Someone who calls me demands to know my name and then tries to tell me I am his best friend and I only need to tell him all of my personal information before I can get a free trip to Miami for a mere cost of $2000 for my partner's ticket, is a fraud a cheat and a swindler and deserves to have the phone slammed down on him accompanied by a stream of unrepeatable epithets.
And idiots like you thinking it is right to be polite to those kinds of folks only encourage them to call me.
And in pondering my words bear Souter's observation in mind, and in future try thinking with thinking part of your grey matter. I am not trying to molly-coddle you. I am trying to induce you to think for a change. The world will be a far better place for it.
And finally, to get back to the original point before you diverted it, I have no clue what purpose you thought you were serving by discussing the fact with a telemarketer that the information he had on where you lived was incorrect. From the sounds of it, other than trying to be polite, you have no clue either.
I have no clue what purpose you thought you were serving by discussing the fact with a telemarketer that the information he had on where you lived was incorrect.
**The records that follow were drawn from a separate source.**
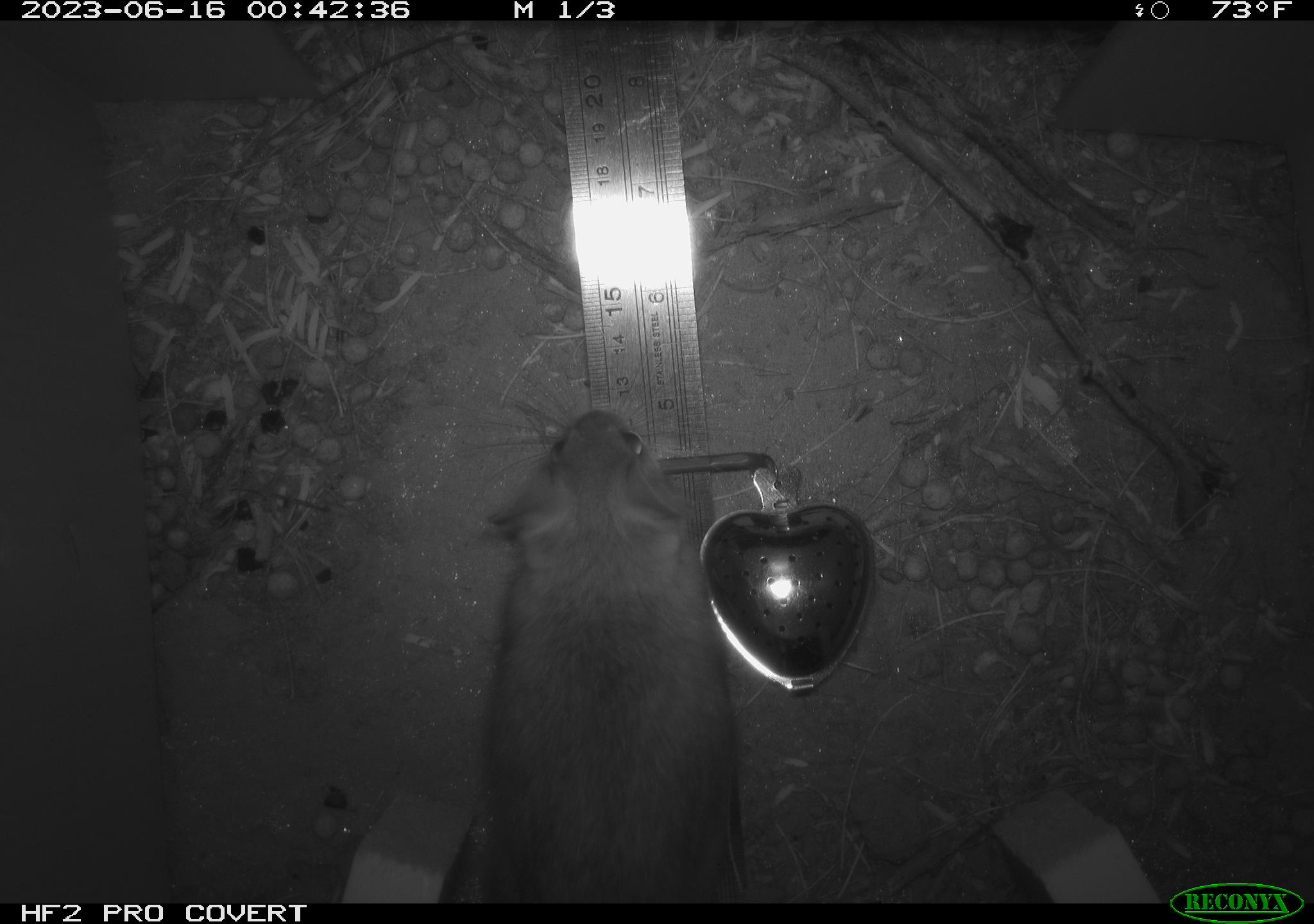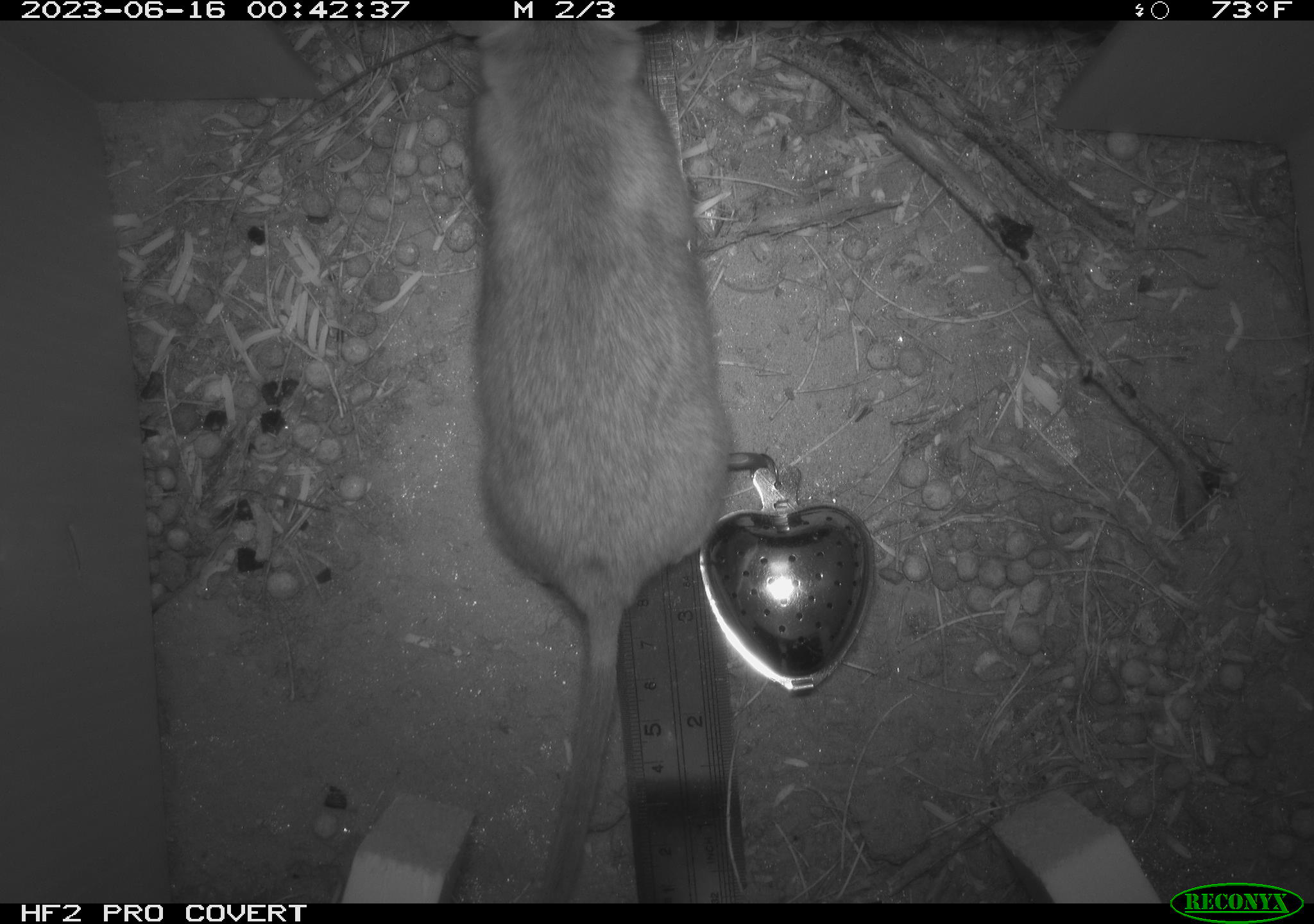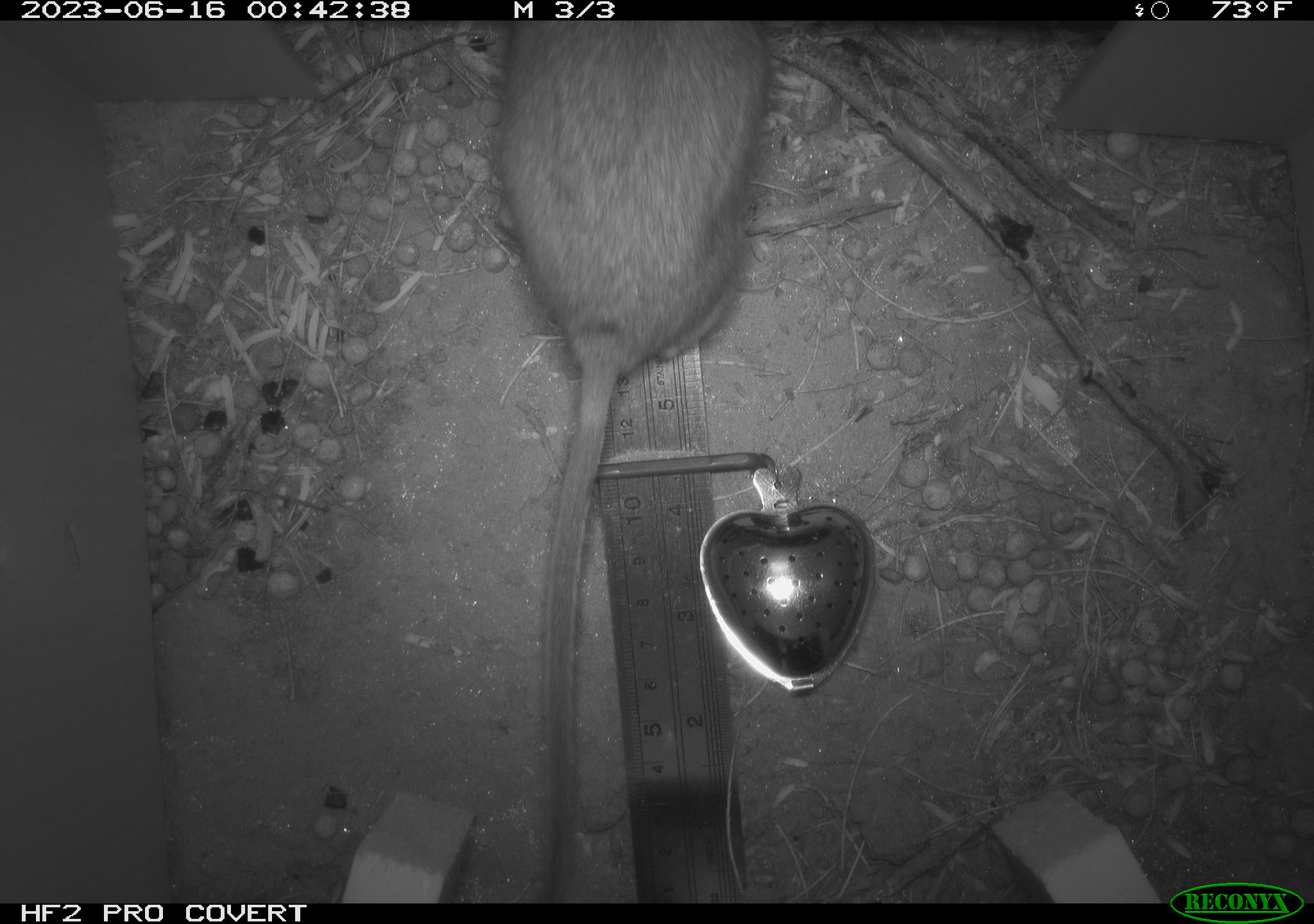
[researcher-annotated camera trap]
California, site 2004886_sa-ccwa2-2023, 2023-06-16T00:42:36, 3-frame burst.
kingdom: Animalia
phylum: Chordata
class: Mammalia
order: Rodentia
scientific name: Rodentia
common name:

From the sounds of it, other than trying to be polite, you have no clue either.
you said clue twice
First you admit you have no clue and then you say I have no clue.
Then if you had no clue what purpose I was bringing up why get involved in the subject with me, why jump in with name calling and thinking you know how my conversation went?
Bizarre or know it all.
Then you say I have no clue.
OK then.
Indian centers.
Ah I bought a HP laptop and had to endure for 4 months an
Indian call center but even though it was frustrating I knew that they were doing their job and it wasn’t their fault for not being able to speak English that well.
It was HP’s fault getting cheaper labour.
I do not take my frustration out of someone who is not at fault nor do I jump into conversations I do not have a clue about and then assume I know all about what they are saying
Out of curiosity if you have to talk to an Indian call center then are you rude to them?
see this is where you and I differ the way I get peoples attention is be getting my point across in a civilised manner and not by calling people names.
You see when you call people names and I do wonder if you would do it face to face instead of being behind a keyboard in the safety of your home then it doesn’t start of a debate or conversation to well does it?
I’ll be honest if someone is wanting to call me a name face to face then he is disrespecting me and I do not just stand there and listen to that.